Merasa Kerja di Ruang Kaca
Rabu, 28 Desember 2011 – 18:33 WIB
Kami anak-anaknya untuk kasus-kasus tertentu diajak melihat proses sidang. Setelah saya dewasa saya baru sadar bahwa itu cara ayah menunjukan adanya ketidakadilan, yang legal belum tentu bermoral.
Selain orang tua, siapa guru politik Anda?
Persentuhan awal dengan dunia politik juga saya dapatkan sejak kecil dari karya sastra, lewat puisi-puisi yang ibu bacakan sebagai pengantar tidur, seperti karya Sitor Situmorang, Toto Sudarto Bachtiar dan lewat karya-karya Pramoedya Ananta Toer. Sejak kelas 6 SD saya sudah membaca ‘Di Bawah Bendera Revolusi’ karya Bung Karno yang ada di perpustakaan pribadi ayah dan ibu. Ibu saya sampai akhir hayatnya adalah pekerja sosial yang sering mengajak saya mengunjungi mereka yang termarginalkan. Ingatan-ingatan terhadap peristiwa-peristiwa masa kecil itulah yang menuntun saya untuk mencintai dunia politik. Orang tua secara tidak langsung mengajarkan bahwa kerja politik adalah sebuah kerja nyata, bukan pencitraan politis.

** DATA YANG DITAMPILKAN **
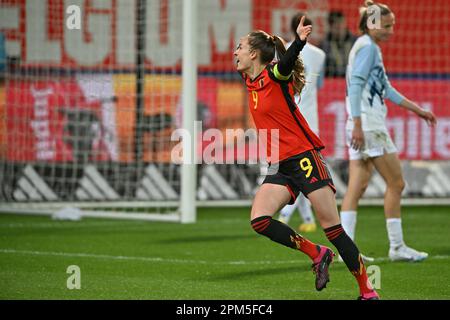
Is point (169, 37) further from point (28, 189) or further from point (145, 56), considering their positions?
point (28, 189)

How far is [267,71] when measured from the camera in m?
6.81

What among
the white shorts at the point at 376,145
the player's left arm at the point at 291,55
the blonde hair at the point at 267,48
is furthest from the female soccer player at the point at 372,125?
the player's left arm at the point at 291,55

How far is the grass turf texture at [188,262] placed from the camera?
7336mm

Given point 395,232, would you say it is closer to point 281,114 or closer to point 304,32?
point 281,114

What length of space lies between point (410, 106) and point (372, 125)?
368mm

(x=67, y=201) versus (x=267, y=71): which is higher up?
(x=267, y=71)

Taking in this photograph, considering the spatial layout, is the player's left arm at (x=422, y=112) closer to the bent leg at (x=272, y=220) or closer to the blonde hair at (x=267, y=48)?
the blonde hair at (x=267, y=48)

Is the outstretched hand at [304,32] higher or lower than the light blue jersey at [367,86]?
higher

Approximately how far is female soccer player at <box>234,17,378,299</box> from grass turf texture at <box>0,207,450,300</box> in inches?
16.7

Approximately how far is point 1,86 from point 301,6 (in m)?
5.19

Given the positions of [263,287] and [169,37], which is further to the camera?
[169,37]

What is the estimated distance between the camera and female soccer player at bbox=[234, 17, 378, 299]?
22.2ft

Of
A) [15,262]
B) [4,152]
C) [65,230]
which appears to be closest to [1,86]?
[4,152]

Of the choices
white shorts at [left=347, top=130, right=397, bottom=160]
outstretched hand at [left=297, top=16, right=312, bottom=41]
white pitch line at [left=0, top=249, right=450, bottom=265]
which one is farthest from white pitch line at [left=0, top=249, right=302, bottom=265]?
outstretched hand at [left=297, top=16, right=312, bottom=41]
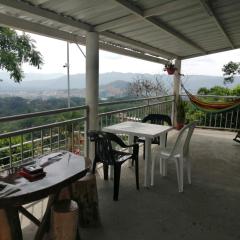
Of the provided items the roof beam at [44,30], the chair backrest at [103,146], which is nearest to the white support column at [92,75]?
the roof beam at [44,30]

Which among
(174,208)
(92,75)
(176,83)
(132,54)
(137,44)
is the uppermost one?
(137,44)

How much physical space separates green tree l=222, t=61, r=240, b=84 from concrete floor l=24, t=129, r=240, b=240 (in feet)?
21.2

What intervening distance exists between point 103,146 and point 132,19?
169 centimetres

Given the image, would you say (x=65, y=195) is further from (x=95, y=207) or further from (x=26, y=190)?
(x=26, y=190)

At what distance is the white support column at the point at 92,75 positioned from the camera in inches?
139

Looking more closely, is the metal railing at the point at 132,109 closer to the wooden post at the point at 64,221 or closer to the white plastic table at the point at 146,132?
the white plastic table at the point at 146,132

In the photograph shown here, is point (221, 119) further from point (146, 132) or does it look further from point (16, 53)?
point (16, 53)

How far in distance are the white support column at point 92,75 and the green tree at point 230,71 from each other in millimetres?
7434

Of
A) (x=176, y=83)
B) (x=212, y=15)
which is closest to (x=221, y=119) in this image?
(x=176, y=83)

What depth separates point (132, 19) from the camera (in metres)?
3.33

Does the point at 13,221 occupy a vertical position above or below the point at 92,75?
below

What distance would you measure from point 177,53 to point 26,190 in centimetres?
586

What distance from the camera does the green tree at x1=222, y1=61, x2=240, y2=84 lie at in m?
9.59

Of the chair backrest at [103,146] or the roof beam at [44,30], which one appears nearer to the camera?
the roof beam at [44,30]
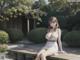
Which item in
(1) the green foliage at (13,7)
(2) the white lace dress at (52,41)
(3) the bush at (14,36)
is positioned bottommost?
(3) the bush at (14,36)

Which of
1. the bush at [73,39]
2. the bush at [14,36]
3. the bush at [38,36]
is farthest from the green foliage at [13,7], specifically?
the bush at [73,39]

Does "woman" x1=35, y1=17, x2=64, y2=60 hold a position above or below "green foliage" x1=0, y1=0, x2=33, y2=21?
below

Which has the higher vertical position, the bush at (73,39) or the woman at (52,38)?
the woman at (52,38)

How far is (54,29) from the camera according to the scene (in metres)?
8.51

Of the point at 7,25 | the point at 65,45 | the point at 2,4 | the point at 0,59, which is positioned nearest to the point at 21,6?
the point at 2,4

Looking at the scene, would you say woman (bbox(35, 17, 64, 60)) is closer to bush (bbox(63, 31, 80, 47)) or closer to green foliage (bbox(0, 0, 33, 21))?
bush (bbox(63, 31, 80, 47))

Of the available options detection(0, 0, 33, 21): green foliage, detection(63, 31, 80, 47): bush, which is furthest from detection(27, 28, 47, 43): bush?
detection(63, 31, 80, 47): bush

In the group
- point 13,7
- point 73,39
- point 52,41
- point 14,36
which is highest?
point 13,7

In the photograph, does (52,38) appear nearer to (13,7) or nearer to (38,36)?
(13,7)

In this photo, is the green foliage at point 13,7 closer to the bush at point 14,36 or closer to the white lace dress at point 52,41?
the bush at point 14,36

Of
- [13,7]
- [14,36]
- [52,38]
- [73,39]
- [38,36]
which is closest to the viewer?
[52,38]

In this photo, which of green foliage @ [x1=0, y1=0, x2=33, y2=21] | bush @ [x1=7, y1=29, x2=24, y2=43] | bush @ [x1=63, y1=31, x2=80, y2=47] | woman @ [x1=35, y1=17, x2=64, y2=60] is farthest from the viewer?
bush @ [x1=7, y1=29, x2=24, y2=43]

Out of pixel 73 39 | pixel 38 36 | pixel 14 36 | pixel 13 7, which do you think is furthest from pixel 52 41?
pixel 14 36

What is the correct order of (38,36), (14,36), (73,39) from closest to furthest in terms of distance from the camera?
1. (73,39)
2. (38,36)
3. (14,36)
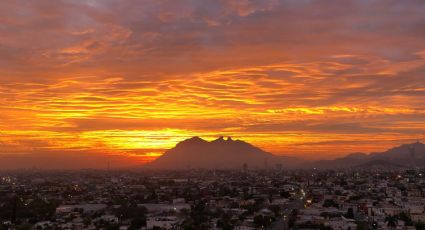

** TUJUAN LATIHAN **
Teruskan teks wawancara tentang pengaruh masa kecil pada kecintaan terhadap dunia politik, mulai setelah kalimat terakhirnya.

** HASIL LATIHAN **
Bisa cerita perjalanan karir politik Anda?
Setelah aktif di gerakan mahasiswa 97-98 saya memutuskan masuk partai politik pada tahun 1999. Saat itu saya memutuskan bergabung dengan PKB di bawah kepemimpinan Gus Dur. Saya memulainya dengan masuk sayap partai, satu-satunya perempuan, yang terlibat dalam pendirian Garda Bangsa, organisasi pemuda PKB.